My son had his first Homecoming Dance, tonight. I had never been to one, myself, so I wasn't sure what etiquette called for as far as getting a corsage for his girlfriend. I checked around on-line and the best I got was that it wasn't required, but what girl doesn't like flowers? Right? Remembering that the only major dance I went to in high school was my junior prom, where my date forgot to bring me a corsage, I decided the girlfriend was getting one, period.
We didn't know what color dress she would be wearing, she just bought it today, and I wanted to order the corsage in advance. So I went with a neutral wristlet, 2 white roses, white opaque ribbon neither silver or gold, just in case. It was really very lovely.
I took my son shopping for his outfit, today. After 2 hours, he finally decided on black dress pants with a subtle stripe, just a little long so they bag at the bottom, a white button down shirt in a little more relaxed style than a traditional oxford, a black tie with a silver stripe, and his black dress shoes that he wears to school. He looked very much the part of a sharp dressed young man. I was gushing over him like a retard. That's what I do.

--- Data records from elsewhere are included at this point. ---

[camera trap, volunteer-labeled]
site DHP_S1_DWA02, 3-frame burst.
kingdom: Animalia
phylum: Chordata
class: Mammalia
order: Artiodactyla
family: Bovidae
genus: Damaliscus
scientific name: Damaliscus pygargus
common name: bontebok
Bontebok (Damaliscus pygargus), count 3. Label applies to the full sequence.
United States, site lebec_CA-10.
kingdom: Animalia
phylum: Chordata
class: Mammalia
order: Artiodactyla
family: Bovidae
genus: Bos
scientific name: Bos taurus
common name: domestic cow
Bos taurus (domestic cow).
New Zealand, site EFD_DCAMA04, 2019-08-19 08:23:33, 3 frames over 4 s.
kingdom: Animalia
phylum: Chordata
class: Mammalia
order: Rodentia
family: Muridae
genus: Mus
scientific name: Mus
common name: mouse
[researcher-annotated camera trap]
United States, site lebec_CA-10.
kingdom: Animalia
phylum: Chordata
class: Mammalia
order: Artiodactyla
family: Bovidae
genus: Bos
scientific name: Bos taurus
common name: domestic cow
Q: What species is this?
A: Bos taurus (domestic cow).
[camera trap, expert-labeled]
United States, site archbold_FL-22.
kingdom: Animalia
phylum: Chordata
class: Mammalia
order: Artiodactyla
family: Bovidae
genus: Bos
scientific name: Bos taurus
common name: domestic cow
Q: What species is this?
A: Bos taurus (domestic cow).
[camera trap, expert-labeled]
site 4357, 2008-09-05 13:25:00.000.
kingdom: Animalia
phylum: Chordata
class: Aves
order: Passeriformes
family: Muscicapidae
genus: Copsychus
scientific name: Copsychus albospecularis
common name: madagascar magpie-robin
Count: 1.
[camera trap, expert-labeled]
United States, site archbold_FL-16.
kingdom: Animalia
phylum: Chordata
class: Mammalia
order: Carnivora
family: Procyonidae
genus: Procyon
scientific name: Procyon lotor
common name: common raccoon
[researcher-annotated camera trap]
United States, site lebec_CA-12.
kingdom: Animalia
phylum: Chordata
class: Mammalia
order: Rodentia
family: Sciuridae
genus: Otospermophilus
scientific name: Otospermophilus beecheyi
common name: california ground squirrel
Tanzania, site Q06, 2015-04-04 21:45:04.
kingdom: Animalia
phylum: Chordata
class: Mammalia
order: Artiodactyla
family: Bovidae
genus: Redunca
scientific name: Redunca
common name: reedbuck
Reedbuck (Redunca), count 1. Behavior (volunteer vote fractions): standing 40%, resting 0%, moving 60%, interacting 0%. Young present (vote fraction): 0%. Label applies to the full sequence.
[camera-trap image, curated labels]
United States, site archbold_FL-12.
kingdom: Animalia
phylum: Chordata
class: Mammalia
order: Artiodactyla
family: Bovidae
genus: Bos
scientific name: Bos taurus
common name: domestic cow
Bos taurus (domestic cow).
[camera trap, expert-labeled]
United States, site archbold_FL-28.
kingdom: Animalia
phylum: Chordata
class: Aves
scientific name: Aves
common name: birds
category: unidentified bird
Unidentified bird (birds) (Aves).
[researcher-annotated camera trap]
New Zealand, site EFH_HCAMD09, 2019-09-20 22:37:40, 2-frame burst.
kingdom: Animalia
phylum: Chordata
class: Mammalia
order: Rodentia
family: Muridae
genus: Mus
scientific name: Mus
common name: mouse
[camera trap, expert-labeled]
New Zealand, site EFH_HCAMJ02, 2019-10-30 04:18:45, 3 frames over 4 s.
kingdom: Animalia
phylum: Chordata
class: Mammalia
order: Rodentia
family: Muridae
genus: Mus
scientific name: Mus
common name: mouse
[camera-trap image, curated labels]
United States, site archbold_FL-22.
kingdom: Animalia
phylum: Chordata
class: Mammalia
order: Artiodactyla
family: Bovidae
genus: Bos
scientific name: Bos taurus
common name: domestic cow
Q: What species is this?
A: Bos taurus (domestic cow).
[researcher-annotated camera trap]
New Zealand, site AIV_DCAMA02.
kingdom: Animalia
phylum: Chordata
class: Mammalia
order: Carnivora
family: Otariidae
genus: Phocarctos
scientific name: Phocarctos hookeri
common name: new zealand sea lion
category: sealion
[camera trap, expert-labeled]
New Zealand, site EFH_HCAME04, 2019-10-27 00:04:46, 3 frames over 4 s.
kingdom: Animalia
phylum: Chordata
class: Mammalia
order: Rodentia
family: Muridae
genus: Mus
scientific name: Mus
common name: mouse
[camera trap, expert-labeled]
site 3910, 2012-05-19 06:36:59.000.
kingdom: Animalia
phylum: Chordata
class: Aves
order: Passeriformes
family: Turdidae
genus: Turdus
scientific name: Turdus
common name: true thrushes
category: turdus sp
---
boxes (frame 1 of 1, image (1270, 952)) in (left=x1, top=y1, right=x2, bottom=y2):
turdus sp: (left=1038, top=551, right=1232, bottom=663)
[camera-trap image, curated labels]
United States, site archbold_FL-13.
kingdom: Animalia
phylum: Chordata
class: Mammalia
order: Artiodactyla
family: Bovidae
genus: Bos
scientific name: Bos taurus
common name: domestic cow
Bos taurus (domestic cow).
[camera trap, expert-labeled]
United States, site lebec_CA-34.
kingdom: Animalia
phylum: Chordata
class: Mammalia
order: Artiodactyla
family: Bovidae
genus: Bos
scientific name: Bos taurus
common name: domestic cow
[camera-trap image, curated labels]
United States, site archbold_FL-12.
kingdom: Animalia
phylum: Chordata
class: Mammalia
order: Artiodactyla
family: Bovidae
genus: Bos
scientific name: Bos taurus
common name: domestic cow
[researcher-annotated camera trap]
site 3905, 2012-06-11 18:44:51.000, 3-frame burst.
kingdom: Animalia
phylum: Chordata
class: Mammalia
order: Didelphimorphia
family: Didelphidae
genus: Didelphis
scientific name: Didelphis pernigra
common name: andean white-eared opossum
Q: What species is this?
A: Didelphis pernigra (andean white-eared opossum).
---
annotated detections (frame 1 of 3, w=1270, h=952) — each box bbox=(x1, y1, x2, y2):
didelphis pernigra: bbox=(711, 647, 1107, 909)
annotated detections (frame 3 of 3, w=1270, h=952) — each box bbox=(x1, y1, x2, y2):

Having no idea what the other was wearing, the girlfriend bought a black dress with silver accents and a white sash. They are going to look great together.
I had asked him in advance if he wanted to take his girlfriend out for dinner, before the dance, my treat. No. Well, can we go to her house and give her the corsage so her mom and I can take pictures? No. Can I get out of the car at the school and take pictures of you together? No. Will you take my camera and have someone take a picture of you together for me? No. Can I at least get a couple of pictures of you before I drive you to the school? Okay, but I'm not going to smile, and you better not post the picture on your blog. Will you hold the corsage while I take a picture of you? No. Okay, don't forget to open doors for her, and stuff.
I drove him to the school where his girlfriend was supposed to be meeting him outside (thank God it finally stopped raining for a while). He knew in advance that a lot of his friends were going stag. If you go stag, you don't have a date to buy a corsage for. None of the girls were wearing one. NONE.
The following is a conversation between my son and I, with a little paraphrasing thrown in because I can never remember exactly what was actually said (I'm not great on the short term memory thing): "Mom, no one is wearing a corsage." "I know, honey, but maybe all those people are going stag. You are lucky enough to have your girlfriend as a date. You cannot go wrong giving a girl flowers." "But mom, what if I walk in there carrying a corsage and it was totally the wrong thing to do at a semi-formal? I'm going to feel so gay." "Or, honey, you are going to look like the confident young man you are that is bringing his date a corsage. I paid fifteen dollars for this corsage, please don't let it go to waste." "Mom, I'll pay you back for it if you don't make me bring it in." Silence, silence, people watching, silence. "Baby, I'm not going to make you do anything that you don't want to do. It is your choice."
The child stares at me trying to ascertain whether this is just another of my Jedi mind tricks. How much guilt is he going to have to endure by actually getting out of the car without the corsage? "Go, baby, have a good time." He continues to stare at me. "Have a great time, I love you, now GO." He gets out of the car, without the corsage, off to take another step toward adulthood. Another decision toward his independence.
As I drove out of the school's parking lot, I thought a lot about what had just transpired. I have been both his mother and his father since he was born. I have mostly tried my best, with not always the best results. He has seen me at my worst when I wasn't capable of keeping it away from him. I am hoping beyond hope that he will be a good man, building on what I have taught him. I am hoping that he will be a good man because of me, because of how I tried to raise him, and also despite the many failures I have made as a mother.
I hope he had a really great time at the dance, that he mingled with his friends, and slow danced with his girlfriend. I hope that he is building a foundation of his own that is stronger than the one that I had. I hope that his life is going to better, that is what I am busting my ass for. He is going to be a better person than I could ever hope to be.
While we're waiting for the results to come in, would anyone like a really pretty corsage that is just going to rot in my fridge for weeks to come before I can bear to throw it away? Otherwise, I'm going to have to wear it on my wrist for the rest of the weekend.
As you can see on the left, my son helped me figure out how to convert the picture to HTML, so if you would like to share the corsage, let me know and I will send it to you. It can be like the sisterhood of the shared corsage. Yes, I do know how queer I am.